* To be done *
Revise every item below by substituting "Provide" for "Return" and keeping everything else unchanged.

* Task data *

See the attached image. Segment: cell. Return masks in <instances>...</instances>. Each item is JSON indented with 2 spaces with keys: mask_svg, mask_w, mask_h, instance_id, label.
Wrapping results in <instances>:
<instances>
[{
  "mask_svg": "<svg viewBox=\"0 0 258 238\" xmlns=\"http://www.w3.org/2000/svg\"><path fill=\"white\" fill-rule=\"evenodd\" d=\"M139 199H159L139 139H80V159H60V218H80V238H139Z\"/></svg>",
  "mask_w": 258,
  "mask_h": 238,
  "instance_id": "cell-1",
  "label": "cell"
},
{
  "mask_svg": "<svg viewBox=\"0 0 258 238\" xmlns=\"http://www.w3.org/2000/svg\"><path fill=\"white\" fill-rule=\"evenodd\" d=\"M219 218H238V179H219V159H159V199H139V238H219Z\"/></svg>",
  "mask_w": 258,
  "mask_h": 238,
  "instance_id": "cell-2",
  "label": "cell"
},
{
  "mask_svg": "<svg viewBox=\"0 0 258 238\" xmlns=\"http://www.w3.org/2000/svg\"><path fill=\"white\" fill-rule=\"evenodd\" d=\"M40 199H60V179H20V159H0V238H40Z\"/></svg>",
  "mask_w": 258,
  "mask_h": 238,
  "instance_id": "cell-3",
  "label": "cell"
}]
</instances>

* Final result *
See the attached image. Segment: cell. Provide masks in <instances>...</instances>. Each item is JSON indented with 2 spaces with keys: mask_svg, mask_w, mask_h, instance_id, label.
Wrapping results in <instances>:
<instances>
[{
  "mask_svg": "<svg viewBox=\"0 0 258 238\" xmlns=\"http://www.w3.org/2000/svg\"><path fill=\"white\" fill-rule=\"evenodd\" d=\"M139 199H159L139 139H80V159H60V218H80V238H139Z\"/></svg>",
  "mask_w": 258,
  "mask_h": 238,
  "instance_id": "cell-1",
  "label": "cell"
},
{
  "mask_svg": "<svg viewBox=\"0 0 258 238\" xmlns=\"http://www.w3.org/2000/svg\"><path fill=\"white\" fill-rule=\"evenodd\" d=\"M219 218H238V179H219V159H159V199H139V238H219Z\"/></svg>",
  "mask_w": 258,
  "mask_h": 238,
  "instance_id": "cell-2",
  "label": "cell"
},
{
  "mask_svg": "<svg viewBox=\"0 0 258 238\" xmlns=\"http://www.w3.org/2000/svg\"><path fill=\"white\" fill-rule=\"evenodd\" d=\"M40 199H60V179H20V159H0V238H40Z\"/></svg>",
  "mask_w": 258,
  "mask_h": 238,
  "instance_id": "cell-3",
  "label": "cell"
}]
</instances>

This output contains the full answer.